Rilla Alexander: The Right Mix of Personality and Fun

Rilla Alexander

Rilla Alexander is an Australian-born, Los Angeles based designer, illustrator and picture book maker whose work has appeared on everything from toys and teacups to buses and buildings. Here Alexander discusses creating the Hippo Park logo and the Hippo Park Pals series.

Would you please tell our readers about the Hippo Park Pals books? 

Hippo Park Pals are a series of tiny books for preschoolers. The first four books are set in a playground and are about what it feels like to summon the courage to go down the slide, or to choose a new shovel in the sandbox when someone takes the one you wanted. They're also about imagination--turning into a swooshing rainbow on the swing or transforming into an upside-down roller coaster on the climbing frame. 

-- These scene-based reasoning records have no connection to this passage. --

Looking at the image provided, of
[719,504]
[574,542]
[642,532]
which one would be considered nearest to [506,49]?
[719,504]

You have a special relationship with Hippo Park: you are the creator of the Hippo Park Pals series as well as the person who designed the Hippo Park imprint logo. Which came first? The books or the logo?

The logo! I became friends with Hippo Park's art director Amelia Mack while she was at Chronicle Books. We worked together on the Touchwords series, Motor Mix books and Jane Yolen's A Bear Sat on My Porch Today. When she and Jill Davis were getting started with plans for Hippo Park, they asked me to have a think about the logo. They explained that Hippo Park was about play and a space to be creative, spontaneous and silly. They also shared stories and photographs of the real Hippo Park playground on the Upper West Side of Manhattan, which inspired the name--Jill raised her two boys nearby and often took them there.

Jill and Amelia were not convinced that the logo absolutely had to include a hippo, but amongst the sketches I did for them, there was a hippo who caught their attention. He had the right mix of personality and fun, was drawn loosely and simply in pencil and Jill immediately knew his name was Herbert. 

How did you go about making the logo into the Pals character?

While I finalized the logo and made sure it worked on such things as book spines and posters, we put our heads together to think more about who Herbert was. We decided that as a preschooler he would have been curious and imaginative and would have adventures in Hippo Park. That's when the idea for the books came about.

We named Herbert's sister Fiona after the baby hippo at Cincinnati Zoo. Coincidentally, I have a sister named Fiona. Herbert carries a teddy bear, who he sends down the slide first, because my other sister Emily told me that's what my nephew did when he was a preschooler.

Amelia suggested that rather than make board books we should make tiny full length picture books with dust jackets. Jill and I were very keen. I've got to say, everything from the logo to the books has been a true collaboration!

You also created the branding style guide for the imprint. Is this something with which you have previous experience? How was it approaching your characters as marketing and publicity materials?

I spent much of my early career focusing on designing corporate identities for companies, big and small. No matter the company, I always found it impossible to design a logo and all the applications without also designing a character. It became something I was known for, and I have since designed characters that have been made into a mascot costume for an international airport, used on the signage and interiors of a kid's science laboratory and turned into toys and merchandise. I like seeing my characters come to life in all forms, but especially in stories. The best part, though, is seeing kids fall in love with them and drawing their own versions. I very much hope that happens with Herbert and Fiona.